Apparently Mr. Meadows' sister had been the previous tenant.
As she'd advanced into senility she'd filled the house up to the ceiling with piles of mail and newspapers, boxes of old clothes and magazines tied with string, arranged in a mazelike pattern, something she claimed would foil robbers. She'd also taped entire Sunday editions of the newspaper over her windows until they bulged out into the room.
Her sole companion had been a small dog, who, noting that Mom was rapidly sliding into a condition where she didn't give a hoot in hell anymore, promptly stopped going outside to crap and pee.
At the very end she had lived entirely within the confines of the house, sucking water out of the kitchen tap, eating sugar out of the bag in handfuls and sharing a dish of raw hamburger at the table with her dog.

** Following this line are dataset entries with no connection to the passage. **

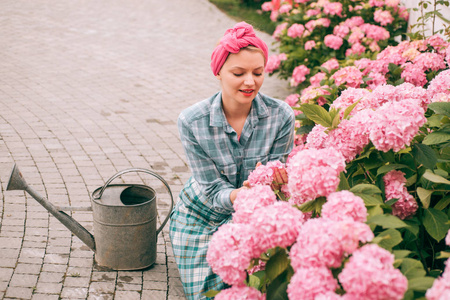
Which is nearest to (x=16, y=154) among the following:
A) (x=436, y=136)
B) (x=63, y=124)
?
(x=63, y=124)

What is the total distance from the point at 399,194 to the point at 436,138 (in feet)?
0.92

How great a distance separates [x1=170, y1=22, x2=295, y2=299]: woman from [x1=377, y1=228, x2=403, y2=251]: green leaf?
4.22ft

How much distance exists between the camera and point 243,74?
2.71 metres

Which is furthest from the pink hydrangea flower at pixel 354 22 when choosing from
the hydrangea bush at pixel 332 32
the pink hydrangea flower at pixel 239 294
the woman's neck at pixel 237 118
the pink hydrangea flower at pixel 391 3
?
the pink hydrangea flower at pixel 239 294

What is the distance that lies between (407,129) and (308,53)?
495 centimetres

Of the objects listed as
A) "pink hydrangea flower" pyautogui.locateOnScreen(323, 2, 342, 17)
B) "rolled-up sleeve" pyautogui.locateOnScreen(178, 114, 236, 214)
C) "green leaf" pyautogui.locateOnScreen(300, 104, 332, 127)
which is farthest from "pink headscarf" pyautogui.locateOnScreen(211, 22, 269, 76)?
"pink hydrangea flower" pyautogui.locateOnScreen(323, 2, 342, 17)

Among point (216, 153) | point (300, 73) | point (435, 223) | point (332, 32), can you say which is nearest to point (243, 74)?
point (216, 153)

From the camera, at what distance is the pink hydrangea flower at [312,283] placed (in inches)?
53.7

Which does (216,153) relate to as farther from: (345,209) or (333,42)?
(333,42)

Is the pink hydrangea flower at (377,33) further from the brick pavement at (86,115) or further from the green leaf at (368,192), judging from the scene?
the green leaf at (368,192)

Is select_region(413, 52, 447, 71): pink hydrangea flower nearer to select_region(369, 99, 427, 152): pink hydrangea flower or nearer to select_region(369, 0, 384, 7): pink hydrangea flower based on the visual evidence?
select_region(369, 99, 427, 152): pink hydrangea flower

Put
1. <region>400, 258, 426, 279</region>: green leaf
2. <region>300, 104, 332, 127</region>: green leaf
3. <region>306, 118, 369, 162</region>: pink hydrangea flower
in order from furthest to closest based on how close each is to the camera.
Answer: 1. <region>300, 104, 332, 127</region>: green leaf
2. <region>306, 118, 369, 162</region>: pink hydrangea flower
3. <region>400, 258, 426, 279</region>: green leaf

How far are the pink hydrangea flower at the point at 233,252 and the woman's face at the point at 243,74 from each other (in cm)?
121

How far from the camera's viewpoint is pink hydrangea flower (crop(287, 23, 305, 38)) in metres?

Eldest Brother also claimed that she'd been in possession of advanced psionic abilities; that once in his boyhood he'd come into the kitchen to find her suspended in midair, pedalling away on a cosmic wheel made of blue light. I don't know what eating raw hamburger had to do with this phenomena, if anything.
__________________________________
Even though there was a perfectly good hole in the floor in the bathroom, whenever one of the guys had to get rid of some beer, being guys, they went outside. Unlike most guys over the age of six, however, this was usually accompanied by lots of smirking and giggles. Visiting the great outdoors was referred to as 'watering an oddie', snork, fnar.

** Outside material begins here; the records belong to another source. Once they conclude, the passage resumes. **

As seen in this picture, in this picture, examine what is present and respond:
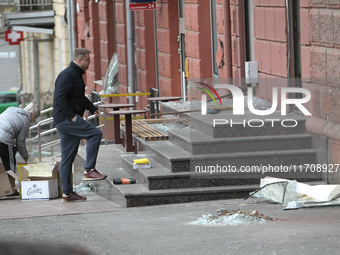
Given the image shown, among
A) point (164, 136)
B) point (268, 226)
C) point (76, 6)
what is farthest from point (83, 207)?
point (76, 6)

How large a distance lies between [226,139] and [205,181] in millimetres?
534

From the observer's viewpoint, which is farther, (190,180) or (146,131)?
(146,131)

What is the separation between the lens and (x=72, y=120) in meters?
7.31

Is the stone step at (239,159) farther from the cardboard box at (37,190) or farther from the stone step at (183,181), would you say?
the cardboard box at (37,190)

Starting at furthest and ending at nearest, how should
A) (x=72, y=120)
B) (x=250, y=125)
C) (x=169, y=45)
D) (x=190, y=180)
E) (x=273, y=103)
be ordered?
(x=169, y=45)
(x=72, y=120)
(x=190, y=180)
(x=250, y=125)
(x=273, y=103)

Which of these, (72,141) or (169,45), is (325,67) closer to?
(72,141)

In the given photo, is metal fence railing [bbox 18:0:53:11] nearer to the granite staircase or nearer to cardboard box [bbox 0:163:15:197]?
cardboard box [bbox 0:163:15:197]

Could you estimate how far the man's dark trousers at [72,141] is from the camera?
7.32 meters

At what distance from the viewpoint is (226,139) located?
270 inches

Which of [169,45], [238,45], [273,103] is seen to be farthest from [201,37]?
[273,103]

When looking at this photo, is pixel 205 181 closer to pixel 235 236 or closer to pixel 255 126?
pixel 255 126

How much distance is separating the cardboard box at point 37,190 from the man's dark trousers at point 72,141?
17.7 inches

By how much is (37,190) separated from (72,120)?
47.4 inches

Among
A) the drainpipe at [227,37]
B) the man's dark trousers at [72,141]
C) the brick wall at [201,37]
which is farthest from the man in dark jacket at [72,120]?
the brick wall at [201,37]
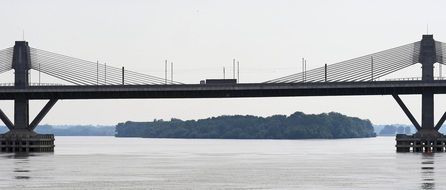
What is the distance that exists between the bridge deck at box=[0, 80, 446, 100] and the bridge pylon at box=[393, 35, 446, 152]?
132 centimetres

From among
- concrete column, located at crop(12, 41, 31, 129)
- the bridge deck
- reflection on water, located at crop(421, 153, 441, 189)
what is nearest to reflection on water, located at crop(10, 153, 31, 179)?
reflection on water, located at crop(421, 153, 441, 189)

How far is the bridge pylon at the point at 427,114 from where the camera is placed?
449 ft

I ignored this. Acting like dill-holes is what they did.
But when other male acquaintances of theirs did the same thing when there and did it nowhere else BUT there, I figured some kind of private joke was going on.
I'd mowed the back yard. It was overgrown, but aside from the human population of the property at any given time there wasn't anything out there that looked like 'an oddie' to me.

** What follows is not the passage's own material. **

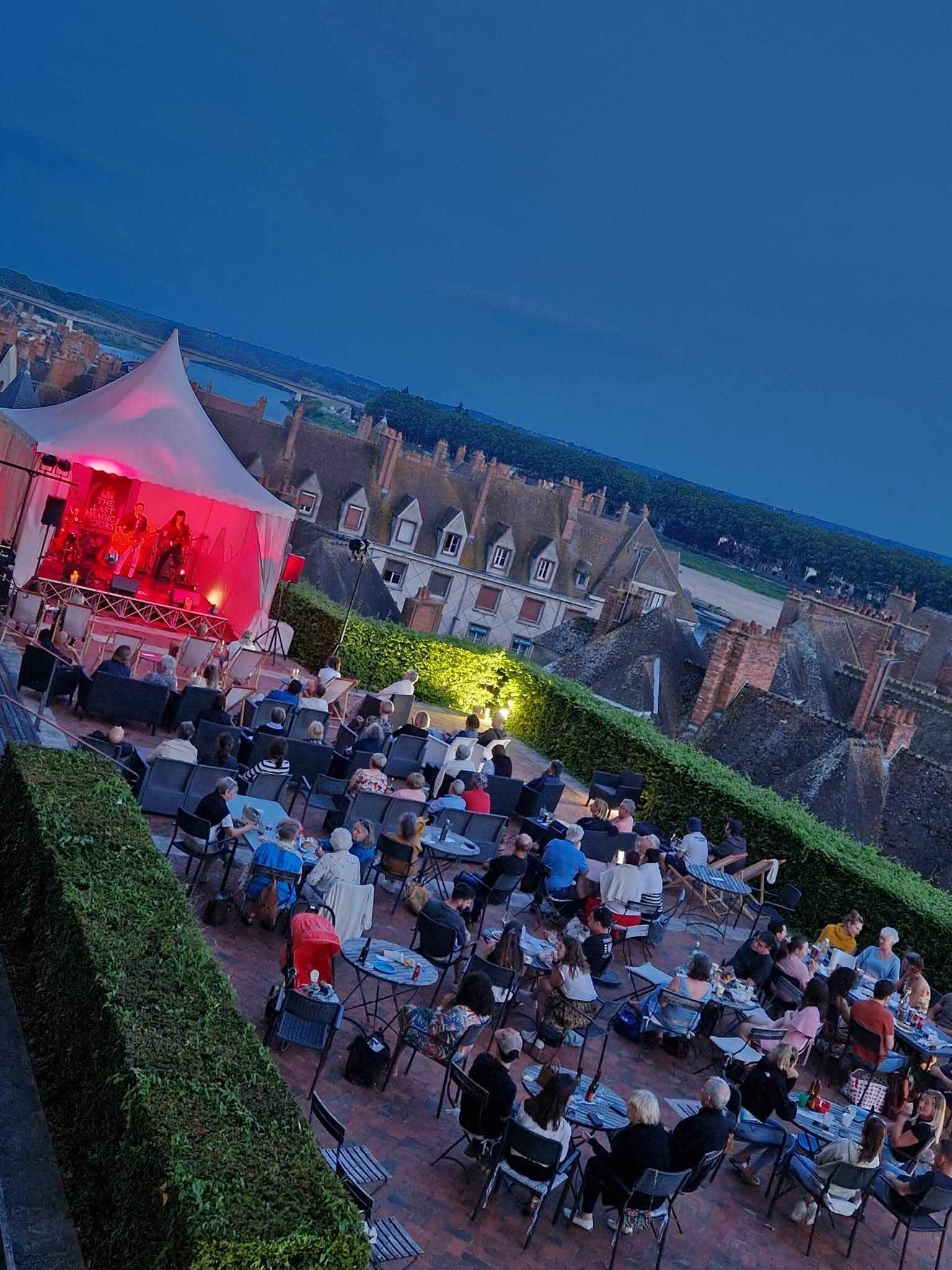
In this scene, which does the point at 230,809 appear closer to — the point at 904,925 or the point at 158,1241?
the point at 158,1241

One day I was outside, enjoying the weather, mowing, pausing to take the occasional smoke-and-asthma inhalation break. One of the guys looked out the window and shouted at me "Be careful! Don't hit an oddie!"
A few minutes later Eldest Brother came out onto the back stoop, grinned and called "Be careful! don't run over an oddie!" and went to whiz in the roses.
This happened a few more times that day. Even Mr. Meadows made a point of saying it to me that evening while I was pouring gas into the mower. "Didja run into an oddie under the rosebush?"
I gave in and asked Eldest Brother what the 'oddie' bullshit was all about,
fully expecting to hear a story about lawn gnomes that came to life at night and robbed graves or something.
What I heard was something entirely different.
It wasn't 'an oddie'.
What they were all saying was 'Aunt Audrey'.
Don't hit Aunt Audrey.
Under the rose bush.
"You named the rosebush Aunt Audrey?" I asked. Considering the source this was a perfectly reasonable question.
"No no no. Aunt Audrey is under the rose bush," explained Eldest Brother, enunciating.
I waited. In the Meadows-zone, you learned not to take any statements of fact that came out of their mouths at face value, because what was clear and apparent to a Meadows was often the product of Zippy the Pinhead reasoning processes.
Turns out, Aunt Audrey had been cremated.
Her cremains had been scattered under the rosebush.
Where her nephews, their friends, and her brother had been going out of their way to urinate for years.
I went in the bedroom and threw the roses out the window.
___________________________________
Goodness yes, this shit be continued. What'd you think?
*etidorpha (which is 'aphrodite' backwards! oo!) is about faceless underground mushroom people who can prove that water doesn't always seek it's own level and who will explain the process at the drop of a hat, at excruciating length, with diagrams.
no, really.
you're sitting in front of a computer; look it up.